By Najmsalaam_16399 on

NEWARK– An Essex County, tax preparer today admitted her role in conspiring to defraud the IRS and filing false personal tax returns for a New Jersey business owner and two other individuals, U.S. Attorney Craig Carpenito announced.

According to federal officials Zenobia Williams, 52, of Maplewood, New Jersey, pleaded guilty before U.S. District Judge Kevin McNulty in Newark federal court to one count of conspiring to defraud the IRS.

By reporting false business expenses on the business owner’s tax return to fraudulently reduce his tax liability and by reporting those sham expenses as income on two other individuals’ tax returns to obtain unwarranted refunds for them.

According to documents filed in this case and statements made in court:

In 2016, Williams operated Maplewood Business Services LLC, a tax preparation business in Maplewood.

Williams and the New Jersey business owner agreed to report false labor expenses for his business on his personal tax return for calendar year 2015 to decrease his tax liability.

On January 5, 2016, Williams sent the business owner a text message, stating, “Hey Fella, I have 1 client right now that needs 15,750 in income. I need you to produce a 1099MISC form for that person. I will give you the information.

Let me know how much more income you need to 1099.” Subsequently, at the business owner’s direction, Williams prepared two IRS Forms 1099 which falsely stated that, in 2015, his business paid one individual compensation of $15,800 .

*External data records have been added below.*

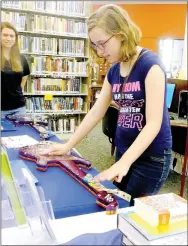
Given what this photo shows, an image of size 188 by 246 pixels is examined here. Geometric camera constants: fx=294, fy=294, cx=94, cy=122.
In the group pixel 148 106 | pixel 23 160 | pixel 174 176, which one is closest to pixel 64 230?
pixel 148 106

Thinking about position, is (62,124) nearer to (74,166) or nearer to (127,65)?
(74,166)

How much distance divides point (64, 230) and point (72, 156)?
2.09ft

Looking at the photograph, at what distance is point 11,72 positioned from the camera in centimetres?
294

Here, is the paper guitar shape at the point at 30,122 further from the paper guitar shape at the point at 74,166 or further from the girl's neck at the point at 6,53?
the girl's neck at the point at 6,53

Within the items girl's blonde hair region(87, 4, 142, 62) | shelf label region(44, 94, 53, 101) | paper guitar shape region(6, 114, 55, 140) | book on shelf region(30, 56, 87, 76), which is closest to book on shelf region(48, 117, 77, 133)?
shelf label region(44, 94, 53, 101)

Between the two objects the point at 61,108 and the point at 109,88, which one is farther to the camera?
the point at 61,108

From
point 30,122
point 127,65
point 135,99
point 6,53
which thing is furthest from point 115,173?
point 6,53

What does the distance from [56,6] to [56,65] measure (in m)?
0.93

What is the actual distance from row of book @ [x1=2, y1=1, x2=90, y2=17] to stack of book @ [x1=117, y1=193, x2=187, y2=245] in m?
4.32

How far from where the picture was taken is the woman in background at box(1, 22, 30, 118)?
2822mm

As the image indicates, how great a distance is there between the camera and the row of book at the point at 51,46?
4.56 m

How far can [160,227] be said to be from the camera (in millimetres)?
756

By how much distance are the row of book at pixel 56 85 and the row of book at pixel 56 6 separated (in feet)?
3.56

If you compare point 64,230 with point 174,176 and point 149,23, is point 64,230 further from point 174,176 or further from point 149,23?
point 149,23
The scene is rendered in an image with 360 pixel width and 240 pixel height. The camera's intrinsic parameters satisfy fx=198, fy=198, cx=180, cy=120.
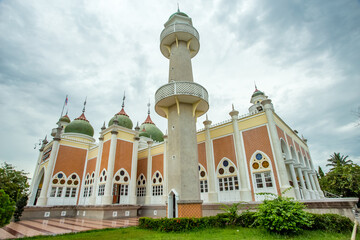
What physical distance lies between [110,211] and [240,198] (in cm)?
898

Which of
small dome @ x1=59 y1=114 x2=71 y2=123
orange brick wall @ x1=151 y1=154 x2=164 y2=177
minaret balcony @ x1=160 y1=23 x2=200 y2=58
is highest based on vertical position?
small dome @ x1=59 y1=114 x2=71 y2=123

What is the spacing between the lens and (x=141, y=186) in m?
18.7

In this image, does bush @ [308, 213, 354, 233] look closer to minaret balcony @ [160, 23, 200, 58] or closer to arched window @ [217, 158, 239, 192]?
arched window @ [217, 158, 239, 192]

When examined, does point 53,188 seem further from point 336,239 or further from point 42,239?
point 336,239

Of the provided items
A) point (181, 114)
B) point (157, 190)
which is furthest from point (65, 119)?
point (181, 114)

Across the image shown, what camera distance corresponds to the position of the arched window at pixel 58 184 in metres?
17.9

Another individual compensation of $11,255, when both Williams and the business owner knew that no such compensation had been paid to those individuals.

Williams also prepared a personal tax return for the business owner which falsely reported the phony business expenses totaling $27,055 .

Which both Williams and the business owner knew would fraudulently decrease the amount of tax that the business owner owed the IRS for calendar year 2015.

Williams also reported the bogus business expenses as income on the tax returns of the two individuals referred to above, which resulted in both receiving unwarranted tax refunds from the IRS.

The tax fraud conspiracy charge to which Williams pleaded guilty carries a maximum potential penalty of five years in prison and a $250,000 fine. Sentencing of the defendant is scheduled for April 17, 2020.